Ainsi, pour eux, le néolibéralisme fait tout pour accélérer la dérèglementation et l’instrumentalisation des États, alors qu’il faudrait agir pour règlementer, pour planifier et renforcer les moyens du service public. C’est le cas dans le domaine de la santé comme en d’autres. En fait, le néolibéralisme est la seule et unique forme de capitalisme praticable aujourd’hui du fait de sa logique propre, il ne saurait pas y en avoir un autre, acceptable ou tolérable ou avec lequel on pourrait passer des compromis. Car le système dominant est arrivé au point où il n’y a plus “de grain à moudre” comme pouvait le prétendre autrefois André Bergeron dirigeant de Force Ouvrière. C’est pourtant et précisément à ce moment-là que certains dirigeants de la CGT soutiennent qu’il faudrait emprunter ce chemin ! Alors qu’on voit apparaître des critiques fondamentales du capitalisme jusqu’au sein des syndicats connus pour leur acceptation des logiques dominantes.
Par conséquent du local au global, ce qui est à construire ne peut se faire que par les luttes dont le contenu concret doit porter la nécessité d’un système social, économique et politique en rupture véritable. Il n’est pas sans signification que la rencontre de Gardanne se soit tenue aux côtés des travailleurs en lutte de la Centrale thermique de Provence, la plus grande du monde au « charbon propre » qui est en grève avec occupation depuis plus de deux ans. Cette lutte contre la fermeture entend défendre le potentiel énergétique de la France, c’est-à-dire un objectif synonyme d’intérêt national, d’innovation et de souveraineté d’autant, plus légitime au moment où le Capital entend faire régresser la consommation populaire. Le gouvernement quant à lui entend d’autant plus réduire les capacités énergétiques de la France qu’il bénéficie du « feu vert » des partisans de la décroissance comme ceux déjà cité de « Plus jamais ça ». Il ne saurait y avoir de politique industrielle, et de vie tout simplement dans les villes et les régions sans un grand service public de l’énergie sous le contrôle et la maîtrise des travailleurs et du peuple. La journée d’action nationale du 22 juin doit contribuer et permettre de faire échec au gouvernement et à son plan “Hercule” de démantèlement des activités énergétiques nationales décidées par Bruxelles. Cette journée de grèves et de manifestations contribuera ainsi à faire grandir l’idée de convergence interprofessionnelle.
Parlons du socialisme.
L’exemple qui précède, souligne un besoin de cohérence dans le contenu des objectifs et leur relation avec les principes fondateurs de la CGT. Car comment par exemple parler de politique industrielle indépendante sans la socialisation des moyens de production et d’échange et sans confier le pouvoir de décision aux producteurs, de l’entreprise jusqu’au niveau de l’État ? Ceci ne peut être possible que par le socialisme et il faut le dire de manière claire et en parler. Comme l’a montré la crise sanitaire, rien ne peut s’accomplir de durable et d’utile sans l’intervention directe des travailleurs dans leur diversité. Il en va de l’énergie, de la santé, de l’éducation comme de tout autre sujet. La période que nous vivons a d’ailleurs mis en évidence les résultats de pays pour qui leurs moyens doivent être mis prioritairement au service du peuple. C’est ce qui a permis à la Chine, le Vietnam, Cuba, le Venezuela de surmonter de manière exemplaire les conséquences tragiques de l’épidémie de Covid19.

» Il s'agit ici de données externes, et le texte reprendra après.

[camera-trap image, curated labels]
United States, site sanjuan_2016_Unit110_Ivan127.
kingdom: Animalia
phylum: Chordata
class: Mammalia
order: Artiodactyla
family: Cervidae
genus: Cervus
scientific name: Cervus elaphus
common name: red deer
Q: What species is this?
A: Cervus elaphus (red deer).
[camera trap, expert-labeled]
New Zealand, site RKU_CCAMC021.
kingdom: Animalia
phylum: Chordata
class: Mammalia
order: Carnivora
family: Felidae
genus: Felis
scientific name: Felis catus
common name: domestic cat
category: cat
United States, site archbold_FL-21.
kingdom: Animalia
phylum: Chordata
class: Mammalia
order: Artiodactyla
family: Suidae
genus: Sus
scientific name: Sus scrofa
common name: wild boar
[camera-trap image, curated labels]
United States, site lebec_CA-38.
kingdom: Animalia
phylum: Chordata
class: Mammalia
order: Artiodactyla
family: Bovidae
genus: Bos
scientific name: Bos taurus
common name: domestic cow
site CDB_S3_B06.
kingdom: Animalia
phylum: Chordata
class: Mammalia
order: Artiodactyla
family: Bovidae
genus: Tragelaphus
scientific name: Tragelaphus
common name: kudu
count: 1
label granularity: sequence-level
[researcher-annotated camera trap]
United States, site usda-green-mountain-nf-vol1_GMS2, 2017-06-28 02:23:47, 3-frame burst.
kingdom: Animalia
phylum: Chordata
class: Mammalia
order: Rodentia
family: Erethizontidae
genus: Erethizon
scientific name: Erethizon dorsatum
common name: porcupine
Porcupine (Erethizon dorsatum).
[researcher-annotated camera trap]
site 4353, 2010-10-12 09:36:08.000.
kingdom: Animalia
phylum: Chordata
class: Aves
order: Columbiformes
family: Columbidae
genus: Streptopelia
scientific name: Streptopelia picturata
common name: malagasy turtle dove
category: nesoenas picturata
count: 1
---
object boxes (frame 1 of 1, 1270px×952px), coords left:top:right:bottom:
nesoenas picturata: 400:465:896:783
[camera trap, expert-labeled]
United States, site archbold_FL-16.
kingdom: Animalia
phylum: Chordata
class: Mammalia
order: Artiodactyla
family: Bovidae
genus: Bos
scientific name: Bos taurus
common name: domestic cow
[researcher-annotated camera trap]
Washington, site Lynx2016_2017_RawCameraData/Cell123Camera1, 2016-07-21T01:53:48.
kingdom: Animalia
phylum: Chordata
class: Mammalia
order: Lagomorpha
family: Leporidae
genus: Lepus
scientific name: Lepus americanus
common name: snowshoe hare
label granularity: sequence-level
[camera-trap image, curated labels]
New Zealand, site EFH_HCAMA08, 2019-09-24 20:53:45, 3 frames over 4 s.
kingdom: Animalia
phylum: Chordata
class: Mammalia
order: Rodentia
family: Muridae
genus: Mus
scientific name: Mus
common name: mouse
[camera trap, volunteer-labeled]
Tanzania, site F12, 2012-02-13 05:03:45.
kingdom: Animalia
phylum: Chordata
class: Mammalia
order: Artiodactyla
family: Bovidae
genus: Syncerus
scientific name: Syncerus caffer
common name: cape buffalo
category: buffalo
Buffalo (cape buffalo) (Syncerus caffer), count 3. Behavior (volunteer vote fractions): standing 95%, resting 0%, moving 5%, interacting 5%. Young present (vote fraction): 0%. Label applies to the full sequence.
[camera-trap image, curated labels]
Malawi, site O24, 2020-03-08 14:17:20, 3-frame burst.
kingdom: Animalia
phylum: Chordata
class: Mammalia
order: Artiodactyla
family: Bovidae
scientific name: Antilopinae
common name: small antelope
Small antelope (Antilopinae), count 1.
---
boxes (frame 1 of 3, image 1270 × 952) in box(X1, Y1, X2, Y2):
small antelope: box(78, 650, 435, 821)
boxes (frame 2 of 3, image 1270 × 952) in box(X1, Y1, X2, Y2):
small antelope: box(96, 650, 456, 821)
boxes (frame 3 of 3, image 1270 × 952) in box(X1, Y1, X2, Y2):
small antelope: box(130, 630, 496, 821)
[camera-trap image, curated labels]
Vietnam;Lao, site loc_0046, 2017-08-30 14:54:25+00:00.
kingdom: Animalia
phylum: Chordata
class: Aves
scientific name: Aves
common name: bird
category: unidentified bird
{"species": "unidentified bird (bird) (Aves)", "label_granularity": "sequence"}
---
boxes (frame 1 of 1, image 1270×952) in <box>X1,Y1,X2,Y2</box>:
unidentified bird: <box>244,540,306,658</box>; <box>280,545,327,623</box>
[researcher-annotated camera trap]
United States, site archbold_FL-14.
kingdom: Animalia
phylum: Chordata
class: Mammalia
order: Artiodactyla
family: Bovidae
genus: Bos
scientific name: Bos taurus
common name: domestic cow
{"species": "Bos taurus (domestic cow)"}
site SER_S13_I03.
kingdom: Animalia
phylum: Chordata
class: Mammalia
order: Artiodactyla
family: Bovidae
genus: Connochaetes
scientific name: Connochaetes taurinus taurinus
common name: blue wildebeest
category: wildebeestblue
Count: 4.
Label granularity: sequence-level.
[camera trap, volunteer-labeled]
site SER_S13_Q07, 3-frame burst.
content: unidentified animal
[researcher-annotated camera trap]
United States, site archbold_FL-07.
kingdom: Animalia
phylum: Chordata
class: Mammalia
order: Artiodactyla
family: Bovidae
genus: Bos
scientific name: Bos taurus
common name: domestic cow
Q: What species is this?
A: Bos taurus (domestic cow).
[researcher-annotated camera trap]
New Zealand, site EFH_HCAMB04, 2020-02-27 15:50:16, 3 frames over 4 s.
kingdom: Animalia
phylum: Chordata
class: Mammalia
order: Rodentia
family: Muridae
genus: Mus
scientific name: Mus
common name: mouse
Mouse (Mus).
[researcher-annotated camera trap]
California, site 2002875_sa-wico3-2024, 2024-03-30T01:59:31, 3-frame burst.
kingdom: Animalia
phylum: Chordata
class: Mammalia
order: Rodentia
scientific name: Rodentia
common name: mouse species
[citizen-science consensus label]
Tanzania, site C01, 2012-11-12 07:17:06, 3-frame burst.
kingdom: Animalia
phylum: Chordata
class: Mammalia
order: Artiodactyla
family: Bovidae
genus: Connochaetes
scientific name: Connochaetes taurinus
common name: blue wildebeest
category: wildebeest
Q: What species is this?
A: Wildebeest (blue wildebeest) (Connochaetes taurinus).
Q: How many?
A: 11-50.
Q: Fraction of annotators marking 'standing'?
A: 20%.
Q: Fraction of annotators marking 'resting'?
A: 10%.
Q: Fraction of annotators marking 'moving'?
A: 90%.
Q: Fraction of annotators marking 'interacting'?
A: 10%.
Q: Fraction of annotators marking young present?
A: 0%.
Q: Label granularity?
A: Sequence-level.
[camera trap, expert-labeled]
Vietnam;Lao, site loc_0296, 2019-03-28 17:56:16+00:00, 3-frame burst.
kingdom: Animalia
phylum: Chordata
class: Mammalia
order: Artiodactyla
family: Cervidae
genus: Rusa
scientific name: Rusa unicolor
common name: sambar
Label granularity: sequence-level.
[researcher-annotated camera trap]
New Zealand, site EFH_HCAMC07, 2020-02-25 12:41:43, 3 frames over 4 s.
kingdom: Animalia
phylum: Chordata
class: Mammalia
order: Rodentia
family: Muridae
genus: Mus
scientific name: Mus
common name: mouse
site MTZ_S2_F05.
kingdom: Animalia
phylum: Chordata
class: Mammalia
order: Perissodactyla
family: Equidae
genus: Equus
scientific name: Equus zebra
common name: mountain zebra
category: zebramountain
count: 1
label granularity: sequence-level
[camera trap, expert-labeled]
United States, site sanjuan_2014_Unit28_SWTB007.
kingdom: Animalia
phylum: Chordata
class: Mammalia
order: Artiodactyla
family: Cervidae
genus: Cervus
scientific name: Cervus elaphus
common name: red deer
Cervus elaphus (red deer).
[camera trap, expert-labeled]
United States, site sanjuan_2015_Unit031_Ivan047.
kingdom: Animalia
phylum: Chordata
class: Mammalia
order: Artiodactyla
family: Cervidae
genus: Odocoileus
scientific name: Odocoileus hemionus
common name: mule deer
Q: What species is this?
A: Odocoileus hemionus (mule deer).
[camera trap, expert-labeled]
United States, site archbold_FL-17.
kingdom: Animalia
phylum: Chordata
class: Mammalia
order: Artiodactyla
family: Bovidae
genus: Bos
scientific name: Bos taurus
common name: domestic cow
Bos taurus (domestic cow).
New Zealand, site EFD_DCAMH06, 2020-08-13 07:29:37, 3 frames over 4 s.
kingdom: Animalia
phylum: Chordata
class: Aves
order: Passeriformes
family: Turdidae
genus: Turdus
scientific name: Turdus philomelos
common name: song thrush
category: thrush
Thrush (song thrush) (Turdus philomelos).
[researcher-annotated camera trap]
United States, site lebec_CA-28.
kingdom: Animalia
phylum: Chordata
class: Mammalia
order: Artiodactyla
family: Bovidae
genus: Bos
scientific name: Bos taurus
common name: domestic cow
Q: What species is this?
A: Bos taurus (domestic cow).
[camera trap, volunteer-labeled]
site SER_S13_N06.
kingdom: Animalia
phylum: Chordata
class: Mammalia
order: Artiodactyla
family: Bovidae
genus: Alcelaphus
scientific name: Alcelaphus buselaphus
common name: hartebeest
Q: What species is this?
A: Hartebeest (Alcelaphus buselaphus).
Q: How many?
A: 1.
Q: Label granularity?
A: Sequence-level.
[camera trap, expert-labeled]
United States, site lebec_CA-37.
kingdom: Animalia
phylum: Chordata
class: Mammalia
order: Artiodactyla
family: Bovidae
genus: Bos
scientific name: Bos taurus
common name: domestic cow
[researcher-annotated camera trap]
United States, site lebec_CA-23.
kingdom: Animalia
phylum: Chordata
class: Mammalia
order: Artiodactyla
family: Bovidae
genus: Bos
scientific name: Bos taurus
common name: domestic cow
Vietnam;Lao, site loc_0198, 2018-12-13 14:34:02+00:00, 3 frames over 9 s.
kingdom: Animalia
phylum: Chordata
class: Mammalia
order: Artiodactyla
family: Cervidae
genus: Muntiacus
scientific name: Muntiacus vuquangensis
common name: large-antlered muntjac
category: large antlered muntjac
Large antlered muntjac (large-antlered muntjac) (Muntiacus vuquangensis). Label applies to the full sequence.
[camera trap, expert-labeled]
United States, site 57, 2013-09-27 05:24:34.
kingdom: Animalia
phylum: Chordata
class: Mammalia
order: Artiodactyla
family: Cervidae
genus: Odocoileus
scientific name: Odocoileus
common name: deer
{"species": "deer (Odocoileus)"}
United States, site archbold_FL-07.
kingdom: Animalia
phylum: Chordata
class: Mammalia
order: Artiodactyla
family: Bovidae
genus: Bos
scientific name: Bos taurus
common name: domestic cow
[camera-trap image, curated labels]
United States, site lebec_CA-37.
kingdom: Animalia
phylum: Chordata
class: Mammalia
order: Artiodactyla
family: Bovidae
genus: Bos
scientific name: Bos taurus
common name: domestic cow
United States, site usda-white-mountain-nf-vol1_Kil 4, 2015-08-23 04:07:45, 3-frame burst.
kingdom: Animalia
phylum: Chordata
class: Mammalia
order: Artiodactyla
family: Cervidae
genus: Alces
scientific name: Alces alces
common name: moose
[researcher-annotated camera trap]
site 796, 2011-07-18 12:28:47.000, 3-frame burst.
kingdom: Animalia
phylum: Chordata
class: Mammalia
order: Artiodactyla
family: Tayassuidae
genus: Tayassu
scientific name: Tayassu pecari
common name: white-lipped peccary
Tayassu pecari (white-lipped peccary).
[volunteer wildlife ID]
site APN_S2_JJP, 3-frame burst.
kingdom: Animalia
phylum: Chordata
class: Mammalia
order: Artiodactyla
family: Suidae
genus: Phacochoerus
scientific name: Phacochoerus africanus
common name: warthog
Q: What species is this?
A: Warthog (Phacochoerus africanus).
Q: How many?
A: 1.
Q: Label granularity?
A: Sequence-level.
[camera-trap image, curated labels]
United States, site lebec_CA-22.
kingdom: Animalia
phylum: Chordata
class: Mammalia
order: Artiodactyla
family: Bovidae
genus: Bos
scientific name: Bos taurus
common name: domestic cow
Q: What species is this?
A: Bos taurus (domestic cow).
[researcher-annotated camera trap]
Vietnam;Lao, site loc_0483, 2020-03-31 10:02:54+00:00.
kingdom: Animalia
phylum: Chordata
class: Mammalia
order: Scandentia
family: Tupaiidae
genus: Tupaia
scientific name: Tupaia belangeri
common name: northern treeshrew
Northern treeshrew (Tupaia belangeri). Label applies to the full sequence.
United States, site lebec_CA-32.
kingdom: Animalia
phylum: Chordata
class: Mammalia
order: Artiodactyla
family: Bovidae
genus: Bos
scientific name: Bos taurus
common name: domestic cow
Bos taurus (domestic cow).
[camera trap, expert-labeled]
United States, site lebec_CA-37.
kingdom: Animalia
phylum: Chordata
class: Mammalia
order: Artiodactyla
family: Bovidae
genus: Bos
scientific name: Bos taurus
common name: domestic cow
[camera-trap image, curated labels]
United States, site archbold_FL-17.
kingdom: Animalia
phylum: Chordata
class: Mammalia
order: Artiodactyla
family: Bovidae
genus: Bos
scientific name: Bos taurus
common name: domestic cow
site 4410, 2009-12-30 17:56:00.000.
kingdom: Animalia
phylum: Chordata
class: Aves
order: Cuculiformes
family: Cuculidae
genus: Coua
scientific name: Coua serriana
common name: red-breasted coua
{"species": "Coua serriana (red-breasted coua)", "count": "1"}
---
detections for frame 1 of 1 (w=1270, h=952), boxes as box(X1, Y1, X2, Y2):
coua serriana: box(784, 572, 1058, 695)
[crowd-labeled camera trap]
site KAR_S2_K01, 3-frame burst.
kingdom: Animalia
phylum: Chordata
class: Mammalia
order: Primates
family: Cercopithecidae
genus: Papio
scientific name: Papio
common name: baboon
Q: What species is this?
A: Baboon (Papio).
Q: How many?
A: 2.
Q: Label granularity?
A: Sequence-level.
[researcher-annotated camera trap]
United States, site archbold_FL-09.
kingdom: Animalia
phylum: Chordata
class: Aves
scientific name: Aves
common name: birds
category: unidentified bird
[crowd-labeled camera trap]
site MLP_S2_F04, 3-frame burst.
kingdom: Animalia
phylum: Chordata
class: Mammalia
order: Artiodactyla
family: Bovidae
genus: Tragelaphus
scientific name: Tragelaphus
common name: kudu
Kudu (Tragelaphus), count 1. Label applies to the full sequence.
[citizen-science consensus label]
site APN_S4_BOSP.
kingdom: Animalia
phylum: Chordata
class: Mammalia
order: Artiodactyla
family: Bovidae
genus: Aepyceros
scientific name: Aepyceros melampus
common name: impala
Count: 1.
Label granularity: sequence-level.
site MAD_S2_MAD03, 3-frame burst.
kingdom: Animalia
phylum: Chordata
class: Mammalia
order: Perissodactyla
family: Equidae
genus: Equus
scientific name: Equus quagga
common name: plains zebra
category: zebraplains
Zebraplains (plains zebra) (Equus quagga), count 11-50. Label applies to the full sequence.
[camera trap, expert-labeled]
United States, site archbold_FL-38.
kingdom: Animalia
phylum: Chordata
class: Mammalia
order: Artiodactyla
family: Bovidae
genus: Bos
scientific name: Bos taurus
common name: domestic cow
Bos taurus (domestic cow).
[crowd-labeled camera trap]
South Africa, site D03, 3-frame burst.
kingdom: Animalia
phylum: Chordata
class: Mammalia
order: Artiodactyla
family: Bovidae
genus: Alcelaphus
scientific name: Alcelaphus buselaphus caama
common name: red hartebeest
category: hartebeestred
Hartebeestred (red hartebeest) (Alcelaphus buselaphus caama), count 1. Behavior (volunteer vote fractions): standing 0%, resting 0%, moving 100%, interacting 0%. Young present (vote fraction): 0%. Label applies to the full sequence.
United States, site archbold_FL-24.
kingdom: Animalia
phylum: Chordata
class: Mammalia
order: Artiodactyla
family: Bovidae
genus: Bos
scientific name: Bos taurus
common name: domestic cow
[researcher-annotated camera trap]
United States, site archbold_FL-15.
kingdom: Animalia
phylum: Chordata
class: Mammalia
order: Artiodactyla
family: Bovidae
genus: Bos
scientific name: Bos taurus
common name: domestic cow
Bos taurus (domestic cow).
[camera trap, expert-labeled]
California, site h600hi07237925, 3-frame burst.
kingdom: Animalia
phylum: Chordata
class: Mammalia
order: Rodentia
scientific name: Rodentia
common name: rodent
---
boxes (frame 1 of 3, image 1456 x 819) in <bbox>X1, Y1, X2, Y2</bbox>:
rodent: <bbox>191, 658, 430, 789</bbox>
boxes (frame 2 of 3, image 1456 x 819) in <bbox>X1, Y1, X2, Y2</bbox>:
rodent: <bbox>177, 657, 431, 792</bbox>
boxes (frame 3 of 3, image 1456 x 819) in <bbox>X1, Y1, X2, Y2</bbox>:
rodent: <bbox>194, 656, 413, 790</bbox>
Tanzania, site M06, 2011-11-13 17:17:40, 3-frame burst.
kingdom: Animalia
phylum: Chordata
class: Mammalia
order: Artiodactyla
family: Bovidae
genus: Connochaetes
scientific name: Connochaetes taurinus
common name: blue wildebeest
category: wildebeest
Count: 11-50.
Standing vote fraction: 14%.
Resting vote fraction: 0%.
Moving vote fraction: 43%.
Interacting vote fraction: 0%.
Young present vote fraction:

Voilà pourquoi tout ce qui précède est inséparable des moyens dont le peuple doit se doter pour se réapproprier la politique. Pas l’un sans l’autre syndicalisme et politique marchant d’un même pas indissociable ! C’est ce qu’ont exprimé collectivement les participants de la rencontre de Gardanne. Cette volonté de leur part est suffisamment forte et claire pour la souligner comme une exigence à tout projet anticapitaliste et anti-impérialiste.
Ces débats, du fait de la crise ont pris un caractère décisif, car au fond cela détermine la nature et le contenu de l’engagement qui doit être celui des différentes structures de la CGT. La place qu’on accorde à celles-ci est devenue un sujet qui touche aux choix, au rôle et à la conception que l’on a de l’organisation et de l’engagement de ces militants, notamment les plus actifs, particulièrement ceux forts d’une expérience dans le combat de classe.
6- La singularité de la CGT, obstacle à la recomposition.
Il est évident que la singularité de la CGT demeure caractérisée par un potentiel militant actif, une somme de dévouement altruiste qu’il faut valoriser. Sa conception de l’organisation, la décentralisation et l’articulation de ses structures à son origine comme à la base de son unité demeure la source de son efficacité comme le confirme toute son histoire.
Ceci constitue aux yeux de certains une sorte d’exceptionnalité proche de l’anomalie voire de la bizarrerie si on la compare au fonctionnement de la plupart des confédérations européennes. Comme on peut le constater, leur conception verticale et peu démocratique privilégie le professionnel au-dessus de toute autre chose, mais paralyse l’action et conduit le syndicalisme dans une impasse. L’exemple allemand, britannique ou scandinave en est l’illustration parfaite, puisque ce sont dans ces pays qu’ont été poussés à leur extrême les grands reculs sociaux (thatchérisme, accords de Hartz, saccage du code du travail suédois, etc.), la France n’ayant jusqu’à présent fait que suivre ces processus réactionnaires, justement à cause des effets persistant de notre tradition syndicale portée en particulier par la CGT. Quant à ceux qui s’y sont convertis, leur situation n’est guère plus enviable.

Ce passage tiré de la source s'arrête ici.